#### Texto fornecido
========================================
O perfil de competência deve corresponder, no mínimo ao do nível sete do Quadro Europeu de Competências (EQF7)


RFD – O título de especialista vai ter de ser renovado periodicamente?

AMFLSim. A necessidade de se manter permanentemente atualizado é uma exigência ética, traduzida explicitamente no código deontológico.
Cada vez mais, essa exigência tem sido transformada numa exigência legal, com consequências para quem não cumprir.
Nessa base a obrigatoriedade da renovação dos títulos profissionais é uma prática claramente recomendada na literatura.
A diferença reside no período para essa renovação, que varia essencialmente entre os 5 e os 10 anos.
A proposta agora aprovada definiu 7 anos, num compromisso entre aqueles dois limites.


RFD – Em que áreas vai ser possível obter o título de especialista?

AMFLDe acordo com o regulamento aprovado, a Ordem cria, desde já, e atribui os seguintes títulos de especialista nas áreas de especialidade:
a) Cardiorrespiratória
b) Músculo-esquelética
c) Neurologia
Estas foram as únicas áreas que se considerou cumprirem inequivocamente os critérios estabelecidos na proposta de regulamento, contudo, o regulamento prevê, e deixa em aberto sem limitações temporais, ou seja, permanentemente em aberto, a criação de novas áreas de especialidade.
Estamos certos de que isso acontecerá em breve.


RFD – E quais são as perspetivas de criação de novas especialidades?

AMFLA criação de novas áreas de especialidade está dependente do claro cumprimento das dimensões e os indicadores/critérios que constam do anexo II -CRITÉRIOS PARA OPERACIONALIZAÇÃO DE UMA ÁREA DE ESPECIALIDADE.
De entre esses critérios destacam-se dois:
– Ser referente a uma área de e do conhecimento geral de todos os fisioterapeutas, que nomeadamente “seja abordada minimamente no ciclo de formação inicial em fisioterapia e cumulativamente, ter uma abordagem teórica e em educação clínica num ciclo de educação em fisioterapia (licenciatura e/ou mestrado), por forma a representar uma área facilmente reconhecida por todos os fisioterapeutas e tenha sido abordada em teoria e educação clínica.”
– Ser dirigida a condições de saúde ou fases do ciclo de vida.

A Direção já se comprometeu a abrir um procedimento para identificação das áreas que se considere estarem em condições de evoluir no sentido da apresentação de novas candidaturas à criação de uma especialidade.
========================================
#### Dados de origem
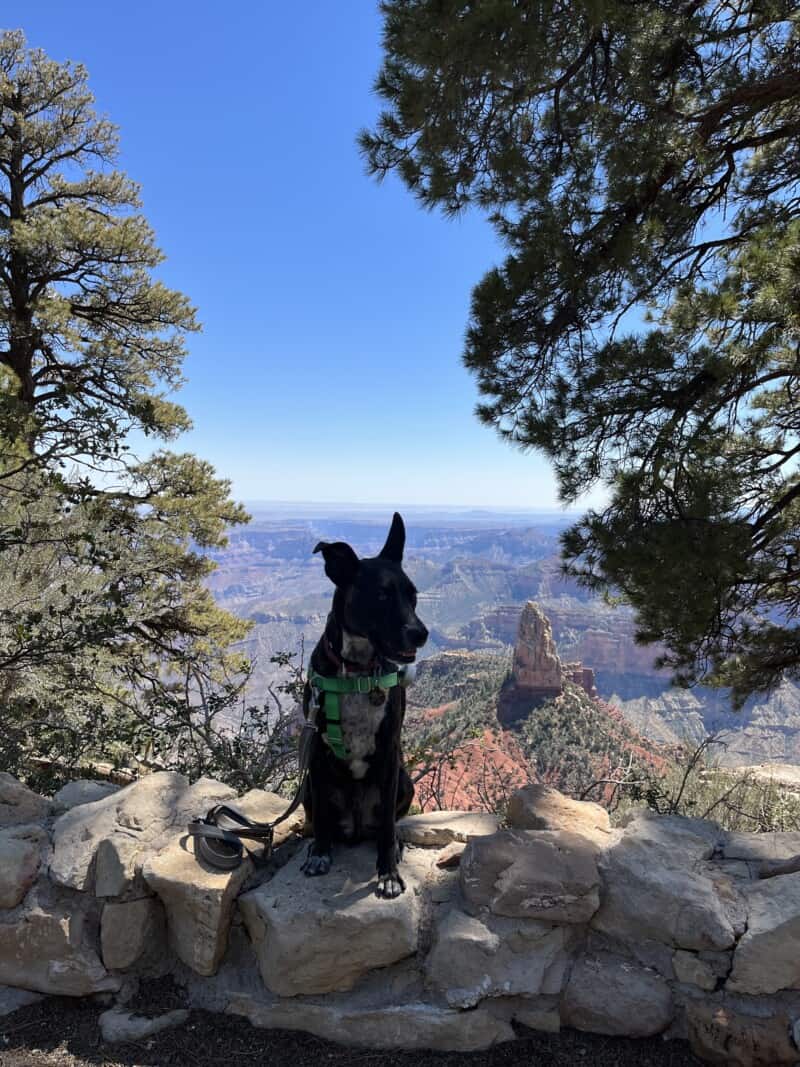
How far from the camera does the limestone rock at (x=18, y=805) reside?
9.91 ft

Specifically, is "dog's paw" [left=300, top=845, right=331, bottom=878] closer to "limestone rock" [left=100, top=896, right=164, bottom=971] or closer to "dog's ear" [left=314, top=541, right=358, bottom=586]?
"limestone rock" [left=100, top=896, right=164, bottom=971]

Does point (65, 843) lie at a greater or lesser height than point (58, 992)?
greater

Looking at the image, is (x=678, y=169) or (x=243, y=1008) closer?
(x=243, y=1008)

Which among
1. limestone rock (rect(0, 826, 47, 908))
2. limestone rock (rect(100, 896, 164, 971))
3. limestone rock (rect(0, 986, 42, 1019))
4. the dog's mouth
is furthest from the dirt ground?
the dog's mouth

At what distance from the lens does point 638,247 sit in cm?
386

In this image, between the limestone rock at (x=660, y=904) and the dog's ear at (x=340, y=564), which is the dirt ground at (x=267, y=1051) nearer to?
the limestone rock at (x=660, y=904)

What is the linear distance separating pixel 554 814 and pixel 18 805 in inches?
112

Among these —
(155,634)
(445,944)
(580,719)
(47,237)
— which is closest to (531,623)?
(580,719)

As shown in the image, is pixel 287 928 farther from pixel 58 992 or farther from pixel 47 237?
pixel 47 237

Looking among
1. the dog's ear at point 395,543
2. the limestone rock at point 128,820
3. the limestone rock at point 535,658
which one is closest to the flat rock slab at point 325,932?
the limestone rock at point 128,820

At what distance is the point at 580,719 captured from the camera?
39062 mm

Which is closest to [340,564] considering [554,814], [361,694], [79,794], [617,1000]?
[361,694]

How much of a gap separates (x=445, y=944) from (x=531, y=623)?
4639 centimetres

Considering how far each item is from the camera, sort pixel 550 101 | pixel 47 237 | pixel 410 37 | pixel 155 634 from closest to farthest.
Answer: pixel 410 37, pixel 550 101, pixel 47 237, pixel 155 634
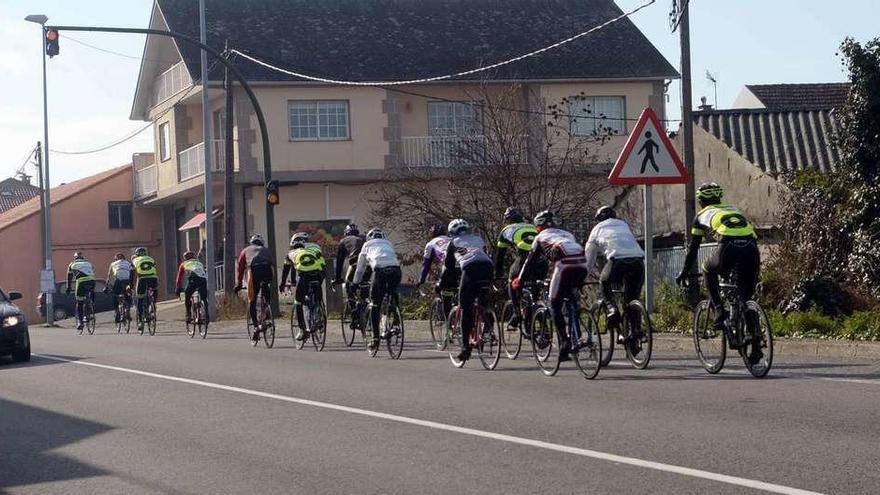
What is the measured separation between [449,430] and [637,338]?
4091 millimetres

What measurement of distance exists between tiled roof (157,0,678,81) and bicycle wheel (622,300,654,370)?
1006 inches

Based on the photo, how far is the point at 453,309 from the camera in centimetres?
1553

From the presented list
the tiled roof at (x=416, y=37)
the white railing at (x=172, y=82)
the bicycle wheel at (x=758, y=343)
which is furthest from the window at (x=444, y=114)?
the bicycle wheel at (x=758, y=343)

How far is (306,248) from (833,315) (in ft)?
23.4

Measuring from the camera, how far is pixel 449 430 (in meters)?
9.93

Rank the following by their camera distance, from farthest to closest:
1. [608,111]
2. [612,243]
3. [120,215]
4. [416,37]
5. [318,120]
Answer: [120,215] → [416,37] → [608,111] → [318,120] → [612,243]

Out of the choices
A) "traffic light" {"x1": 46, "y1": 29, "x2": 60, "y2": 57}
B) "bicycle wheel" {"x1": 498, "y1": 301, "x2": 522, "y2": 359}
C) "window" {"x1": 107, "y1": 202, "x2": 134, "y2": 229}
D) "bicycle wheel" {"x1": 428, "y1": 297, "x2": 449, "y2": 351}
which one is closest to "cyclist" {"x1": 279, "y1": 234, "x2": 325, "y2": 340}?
"bicycle wheel" {"x1": 428, "y1": 297, "x2": 449, "y2": 351}

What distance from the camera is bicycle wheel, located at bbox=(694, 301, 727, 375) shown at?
12.7 m

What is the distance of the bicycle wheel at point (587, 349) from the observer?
1298 cm

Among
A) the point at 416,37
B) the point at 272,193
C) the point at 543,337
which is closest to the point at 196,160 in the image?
the point at 416,37

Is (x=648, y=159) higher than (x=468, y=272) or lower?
higher

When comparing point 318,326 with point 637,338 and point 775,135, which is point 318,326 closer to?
point 637,338

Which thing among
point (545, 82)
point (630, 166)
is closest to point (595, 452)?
point (630, 166)

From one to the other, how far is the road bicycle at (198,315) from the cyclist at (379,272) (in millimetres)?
8188
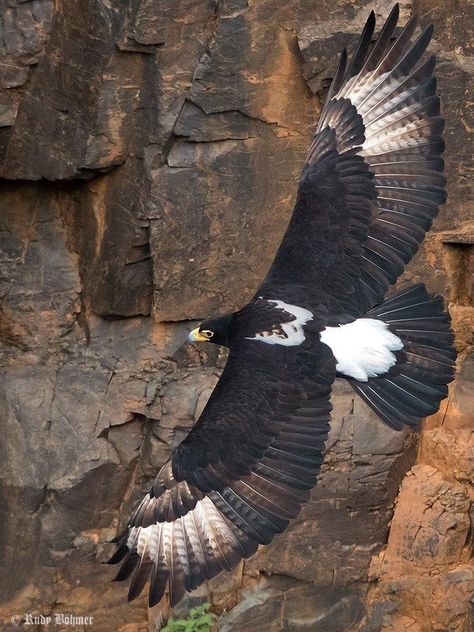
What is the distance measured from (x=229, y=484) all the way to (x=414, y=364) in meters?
1.10

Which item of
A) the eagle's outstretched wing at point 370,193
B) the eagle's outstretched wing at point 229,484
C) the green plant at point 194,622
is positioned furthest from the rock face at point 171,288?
the eagle's outstretched wing at point 229,484

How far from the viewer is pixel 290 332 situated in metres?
8.49

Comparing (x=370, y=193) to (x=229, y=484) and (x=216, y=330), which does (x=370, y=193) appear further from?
(x=229, y=484)

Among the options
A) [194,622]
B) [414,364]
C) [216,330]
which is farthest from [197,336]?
[194,622]

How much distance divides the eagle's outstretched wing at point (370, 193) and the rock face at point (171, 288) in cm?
85

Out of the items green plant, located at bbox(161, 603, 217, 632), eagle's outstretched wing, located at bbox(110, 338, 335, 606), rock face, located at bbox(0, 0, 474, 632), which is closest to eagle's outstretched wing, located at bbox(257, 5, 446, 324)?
eagle's outstretched wing, located at bbox(110, 338, 335, 606)

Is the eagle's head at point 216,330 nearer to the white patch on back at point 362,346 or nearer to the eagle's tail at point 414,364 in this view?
the white patch on back at point 362,346

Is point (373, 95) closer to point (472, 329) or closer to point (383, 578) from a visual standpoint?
point (472, 329)

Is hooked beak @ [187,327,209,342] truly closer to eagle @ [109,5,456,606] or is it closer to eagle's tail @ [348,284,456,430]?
eagle @ [109,5,456,606]

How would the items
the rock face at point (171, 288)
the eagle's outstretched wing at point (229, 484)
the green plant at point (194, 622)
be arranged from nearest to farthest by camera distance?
the eagle's outstretched wing at point (229, 484) < the rock face at point (171, 288) < the green plant at point (194, 622)

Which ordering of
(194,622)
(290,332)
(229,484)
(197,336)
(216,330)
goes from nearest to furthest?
(229,484), (290,332), (216,330), (197,336), (194,622)

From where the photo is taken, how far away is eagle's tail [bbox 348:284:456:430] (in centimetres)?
========================================
#### Instruções da tarefa
Por favor, traduza para inglês esta frase do texto sobre os títulos de especialista em fisioterapia: "A diferença reside no período para essa renovação, que varia essencialmente entre os 5 e os 10 anos."

#### Resposta ao exercício
The difference lies in the period for that renewal, which essentially ranges from 5 to 10 years.